July 23, 2004

Composer Jerry Goldsmith Dead at 75

Emmy-winning composer Jerry Goldsmith, who wrote the scores from films such as Planet of the Apes and L.A. Confidential, to television shows like The Waltons and The Twilight Zone, died July 22. He was 75.

Goldsmith wrote the themes for Dr. Kildare and Barnaby Jones, and a 45-second fanfare that is used in Academy Awards telecasts.He also created music for episodes of The Twilight Zone, Perry Mason and Gunsmoke.

Goldsmith was interviewed by the Archive of American Television on May 8, 2002 by Jon Burlingame. Here are excerpts from the interview:

On beginning in television:

I started back in the fifties doing these dramatic shows that were not only made for the smaller screen but, they were also were shot live and you could only do so much. Climax tried to imitate movies and it was a disaster every time they tried to do that.

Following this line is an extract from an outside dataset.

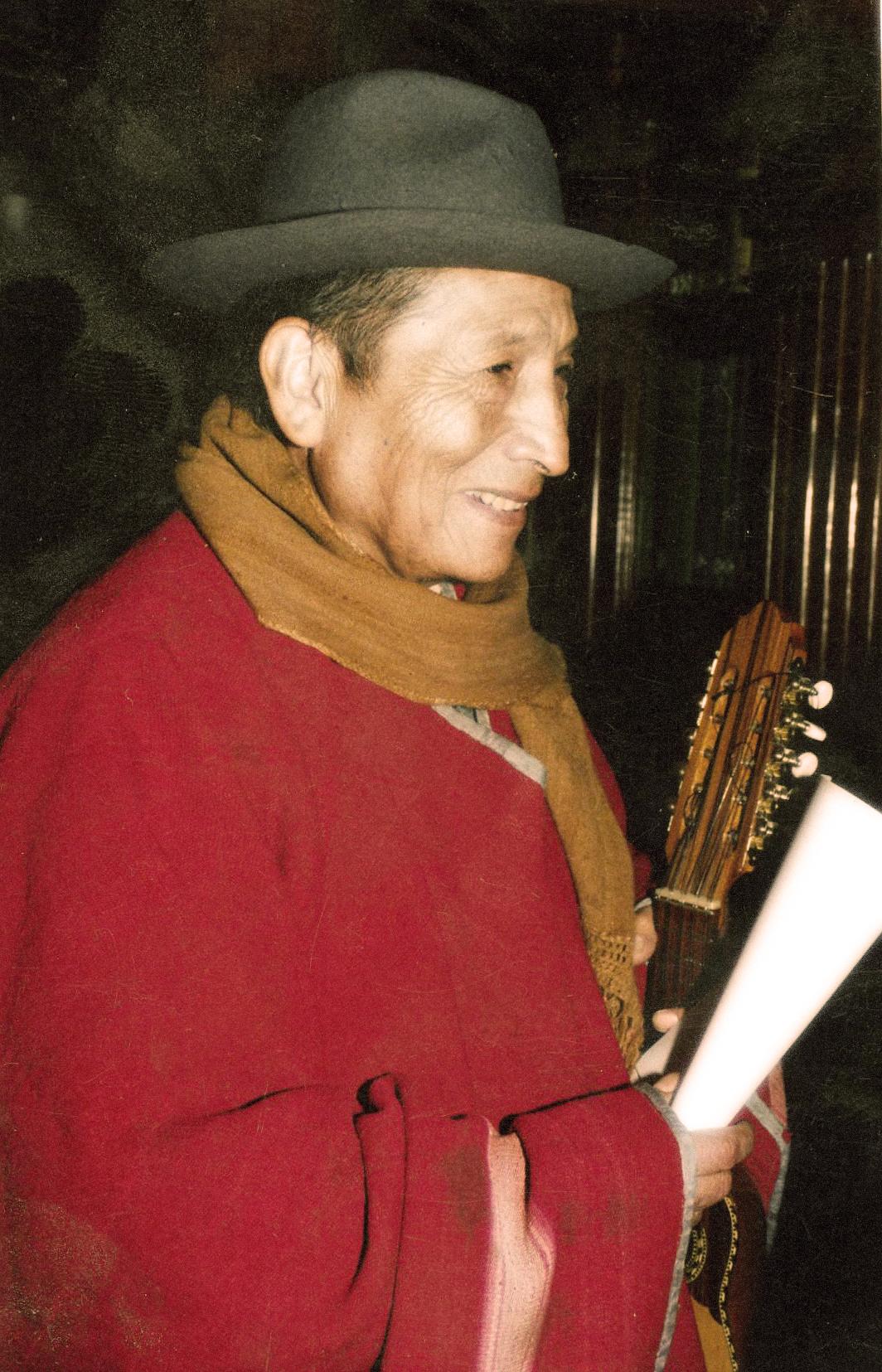 Pedro Humire con su charango y poesía Aymara.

On how television differs from feature films:

Television, because of the nature is much more truncated and much more compressed and condensed and you have to say what you want to say in a more compressed style. The scenes don’t run as long and tend to be shorter and you have to remember you’re writing for a more intimate medium. I think that’s where television shines -- in telling these stories that are of a more intimate nature. It is a smaller screen. …And therefore I think that one has to temper the music for that medium.

On his proudest achievements:

I think definitely Masada and The Red Pony and The Waltons believe it or not. I think that the most special time were those days in the fifties and the live television. That I was part of that epic making that I was there with these writers and directors and actors too that were part of probably one of the most important times in drama.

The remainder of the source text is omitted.